Богдана набросилась на салат с картофельным пюре так, будто вкусней ничего в жизни не пробовала. Саша смотрел на нее.
— Я нашел прекрасное вино: «Castello del Poggio». Попробуй! — он налил ей в бокал.
Богдана отпила глоток.
— Сладкое! Такое вкусное, как ситро в детстве! — она засмеялась.
Он тоже выпил.
— Богдана, мне надо съездить в Россию. Подошло время пересекать границу. И штамп о браке надо в паспорт поставить, а то, получается, что я до сих пор не женат, официально. Надо было в течение месяца появиться в паспортном столе, а уже три прошло…
Богдана отложила вилку.
— Тебе придется ехать через восток Украины?
— Ты не волнуйся…
— Я с тобой!
— Со мной? Нет! Это исключено! Ты останешься в Киеве.
— Камон, Саша!
— Богдана, ты с ума сошла — там война!
— А ты тогда как туда поедешь?
— Поезд идет по территории, где не воюют. Но тебе я не могу позволить так рисковать!
— Но я же с тобой буду!
— Тебе интересно посмотреть на войну?
— Да.
— Богдана, окончательное — нет!
Она разочарованно вздохнула. Саша налил еще вина.
— Давай выпьем за то, чтоб я побыстрей порешал в Волгограде все дела — и вернулся.
Богдана промолчала, еле заметно кивнув головой. Они чокнулись бокалами.
Саша выехал в Волгоград на следующий день. Последний вечер они валялись на диване, смотрели фильмы, потом занимались любовью. Черные волосы Богданы пахли душистой луговой травой. Они лежали на подушке густой копной, и Саша зарылся в них лицом. Прохладной ладонью Богдана ласково водила по его спине — от лопаток к пояснице. Уезжать совсем не хотелось, но Саша понимал, что останься он здесь еще на чуть-чуть, — и его депортируют. Он бы никогда не покинул ее, так бы и прижимался к ее теплому бедру и вдыхал запах ее волос, слушал ее звонкий смех, милую болтовню, чувствовал, как летний ветерок из открытого окна сдувает жар с его кожи. Это было его счастье: ждать, что вот сейчас она начнет путаться в словах, потом замолчит, повернется на правый бок, а через минуту крепко заснет. И тогда он обнимет ее и тоже заснет рядом.

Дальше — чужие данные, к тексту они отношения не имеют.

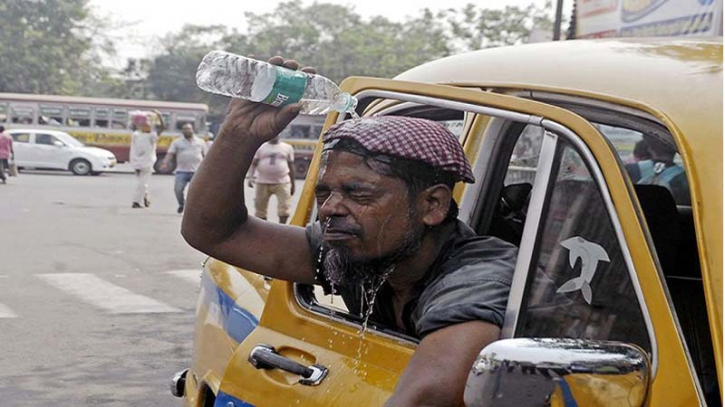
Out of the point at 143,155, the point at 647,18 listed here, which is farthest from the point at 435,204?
the point at 143,155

Летней душной ночью под стук колес Саша пересек границу после долгих тщательных проверок. Не прошло и суток, а он уже скучал по Богдане. Темнота лепила ее образ рядом, в легком сквозняке было ее дыхание. Два дня. Два дня он пробудет в Волгограде, — и скорее назад, в Киев! Он смотрел в потолок вагона, черные тени бежали и бежали по нему бесконечно. Он проваливался в дрему, просыпался, открывал глаза, и видел все ту же зыбкую тьму. Поезд как будто выпал из времени. Шли часы, месяцы, годы — а черные тени продолжали бежать. Поезд летел в пустоту, и, казалось, день никогда не наступит, поезду не суждено остановиться.